Other days, things are little more drastic, and I can go no longer with besmerching my good Mexican last name. Call me a drama queen if you will, but good things usually come from these drastic measures. Good things like corn tortillas. And, most recently, these carnitas. These heaven sent, lightly spicy, fall apart melt away goodness, carnitas. Now, this is something my one quarter Mexican self can be proud of, just please ignore the fact that I did use store bought corn tortillas...
Beer Braised Carnitas
Adapted, in words only from Feb. 2013's Bon Appetit
There are 2 things you should take away from this recipe. One is that carnitas, of any type, are usually straight forward and easy. There are only 5 ingredients! Here's the gist: you take some pork, cut it up and boil it all day long until it melts apart. Then you brown it in the very same pot after all the liquid evaporates. For 20 minutes of prep work and a few hours on the stove, you get a pot of gorgeous, red, flavorful meat. Two? This is jaw-droppingly delicious. Big Green Cookbook approved.
2 dried New Mexico chiles
4 lbs. skinless, boneless pork shoulder, cut into 2 inch hunks
12 oz lager (I used Modelo Especial)
4 garlic cloves, crushed
4 tsp. kosher salt
In large dutch oven, over medium heat, toast the chilies on both sides, until they have puffed up and darkened, about 2 minutes. Remove from pot and let cool. Once chilies are cool enough to handle, cut in half long ways and discard the stem and seeds (the more seeds you leave in, the more spice you'll find your dish has). Return to dutch oven and add all the remaining ingredients, plus 1 cup of water. Bring to a boil, then reduce the heat to a simmer. Cover the pot and let simmer, stirring occasionally, until pork falls apart at the touch of a fork. This took me about an hour and a half.

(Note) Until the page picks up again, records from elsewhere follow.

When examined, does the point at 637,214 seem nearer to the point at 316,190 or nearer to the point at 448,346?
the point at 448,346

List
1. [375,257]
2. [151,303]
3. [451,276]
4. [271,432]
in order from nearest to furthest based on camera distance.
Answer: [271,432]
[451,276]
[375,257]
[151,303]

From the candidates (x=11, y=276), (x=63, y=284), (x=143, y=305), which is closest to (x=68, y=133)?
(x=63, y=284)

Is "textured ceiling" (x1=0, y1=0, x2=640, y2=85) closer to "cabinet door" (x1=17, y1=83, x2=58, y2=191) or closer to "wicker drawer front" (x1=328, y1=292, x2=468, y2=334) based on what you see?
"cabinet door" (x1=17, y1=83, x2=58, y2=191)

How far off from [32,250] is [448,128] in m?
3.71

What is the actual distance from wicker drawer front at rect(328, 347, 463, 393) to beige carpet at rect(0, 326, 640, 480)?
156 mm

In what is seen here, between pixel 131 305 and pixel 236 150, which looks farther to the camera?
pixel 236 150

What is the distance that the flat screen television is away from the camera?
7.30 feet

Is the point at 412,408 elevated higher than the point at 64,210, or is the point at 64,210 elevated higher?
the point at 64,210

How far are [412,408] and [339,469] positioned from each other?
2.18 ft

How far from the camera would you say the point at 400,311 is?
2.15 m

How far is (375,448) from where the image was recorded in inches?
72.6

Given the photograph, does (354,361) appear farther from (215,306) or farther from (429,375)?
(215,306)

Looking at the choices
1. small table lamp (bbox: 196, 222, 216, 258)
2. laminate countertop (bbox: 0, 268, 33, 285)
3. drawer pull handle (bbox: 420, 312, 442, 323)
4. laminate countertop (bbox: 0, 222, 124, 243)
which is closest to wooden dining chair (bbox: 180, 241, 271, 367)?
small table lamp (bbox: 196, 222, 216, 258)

Once the pork is fork tender, remove the lid of the pot and raise the heat slightly, bringing the liquid to a slow boil. Stirring occasionally, continue to boil until the liquid evaporates completely, about 25 minutes. Using a wooden spoon, continue to allow pork to brown (it will naturally start shredding apart). Stir continuously and scrape up the browned bits of goodness from the bottom for another 10-15 minutes.
Finally, add about 1 cup of water to the dutch oven. Bring to a boil and scrape up any remaining browned bits of goodness from the bottom. Serve with corn tortillas and a smile!
For instructions on making ahead of time (up to 3 days!), see BA's website.